_Exercise requirements:_
Output the data that follows exactly, line for line.

########################################

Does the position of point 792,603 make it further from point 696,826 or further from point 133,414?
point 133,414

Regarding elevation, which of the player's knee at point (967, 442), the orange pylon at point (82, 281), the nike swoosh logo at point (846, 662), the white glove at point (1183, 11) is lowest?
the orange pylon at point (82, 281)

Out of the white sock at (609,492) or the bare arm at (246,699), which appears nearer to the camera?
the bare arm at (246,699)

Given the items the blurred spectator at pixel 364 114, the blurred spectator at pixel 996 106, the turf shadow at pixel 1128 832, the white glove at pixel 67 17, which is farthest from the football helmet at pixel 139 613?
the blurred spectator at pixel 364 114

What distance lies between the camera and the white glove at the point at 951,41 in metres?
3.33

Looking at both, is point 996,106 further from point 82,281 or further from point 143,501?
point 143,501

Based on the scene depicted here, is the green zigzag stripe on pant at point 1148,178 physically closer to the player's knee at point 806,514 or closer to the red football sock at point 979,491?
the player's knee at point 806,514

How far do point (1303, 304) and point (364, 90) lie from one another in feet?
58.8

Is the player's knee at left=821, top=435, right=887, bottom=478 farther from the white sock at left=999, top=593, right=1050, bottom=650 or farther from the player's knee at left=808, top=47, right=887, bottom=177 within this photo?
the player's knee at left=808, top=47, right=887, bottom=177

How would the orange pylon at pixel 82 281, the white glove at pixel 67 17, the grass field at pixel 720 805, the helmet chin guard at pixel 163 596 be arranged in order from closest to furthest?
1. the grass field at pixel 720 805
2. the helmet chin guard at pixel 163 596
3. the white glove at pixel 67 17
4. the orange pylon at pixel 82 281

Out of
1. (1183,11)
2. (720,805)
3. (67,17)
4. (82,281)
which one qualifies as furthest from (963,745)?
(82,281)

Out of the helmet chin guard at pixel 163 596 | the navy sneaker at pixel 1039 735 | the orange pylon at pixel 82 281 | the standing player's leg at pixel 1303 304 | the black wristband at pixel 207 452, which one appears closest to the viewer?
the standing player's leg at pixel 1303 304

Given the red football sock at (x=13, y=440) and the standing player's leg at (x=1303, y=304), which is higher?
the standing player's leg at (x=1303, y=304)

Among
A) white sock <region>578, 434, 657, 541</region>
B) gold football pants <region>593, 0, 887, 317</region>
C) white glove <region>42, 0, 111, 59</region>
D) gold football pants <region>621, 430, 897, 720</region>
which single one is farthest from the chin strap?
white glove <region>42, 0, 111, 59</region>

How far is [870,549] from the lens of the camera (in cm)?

########################################

_Answer for this exercise:_
Does the position of point 792,603 make it further from point 696,826 or further from point 133,414?
point 133,414

Regarding elevation, which of the player's knee at point (967, 442), the orange pylon at point (82, 281), the nike swoosh logo at point (846, 662), the white glove at point (1183, 11) is lowest?
the orange pylon at point (82, 281)

Out of the white sock at (609,492) or the bare arm at (246,699), which appears nearer to the camera?
the bare arm at (246,699)

Given the items the blurred spectator at pixel 364 114, the blurred spectator at pixel 996 106, the turf shadow at pixel 1128 832, the white glove at pixel 67 17, which is farthest from the football helmet at pixel 139 613?
the blurred spectator at pixel 364 114

What distance lies between the camera and the white glove at the point at 951,41 in metres?
3.33

Looking at both, is point 996,106 further from point 82,281 or further from point 143,501?
point 143,501

Based on the scene depicted here, is the green zigzag stripe on pant at point 1148,178 physically closer to the player's knee at point 806,514 or closer to the red football sock at point 979,491?
the player's knee at point 806,514

How far do point (1303, 304) and point (364, 90) lie from one another in feet?
58.8

Is the player's knee at left=821, top=435, right=887, bottom=478 farther from the white sock at left=999, top=593, right=1050, bottom=650 or farther from the player's knee at left=808, top=47, right=887, bottom=177 within this photo?
the player's knee at left=808, top=47, right=887, bottom=177

How would the orange pylon at pixel 82 281, the white glove at pixel 67 17, the grass field at pixel 720 805, the helmet chin guard at pixel 163 596 be arranged in order from closest to furthest?
1. the grass field at pixel 720 805
2. the helmet chin guard at pixel 163 596
3. the white glove at pixel 67 17
4. the orange pylon at pixel 82 281

Out of
1. (1183,11)
2. (720,805)
3. (67,17)
4. (82,281)
which one qualifies as furthest from (963,745)?
(82,281)

Out of the helmet chin guard at pixel 163 596 | the navy sneaker at pixel 1039 735 | the orange pylon at pixel 82 281 | the standing player's leg at pixel 1303 304 | the black wristband at pixel 207 452, which one appears closest to the viewer?
the standing player's leg at pixel 1303 304

Given the red football sock at (x=13, y=440) and the standing player's leg at (x=1303, y=304), which is higher?
the standing player's leg at (x=1303, y=304)

Among
A) white sock <region>578, 434, 657, 541</region>
B) gold football pants <region>593, 0, 887, 317</region>
C) white glove <region>42, 0, 111, 59</region>
D) gold football pants <region>621, 430, 897, 720</region>
which single one is farthest from the chin strap?
white glove <region>42, 0, 111, 59</region>

How far is [870,549] from the lens of the camera (in cm)?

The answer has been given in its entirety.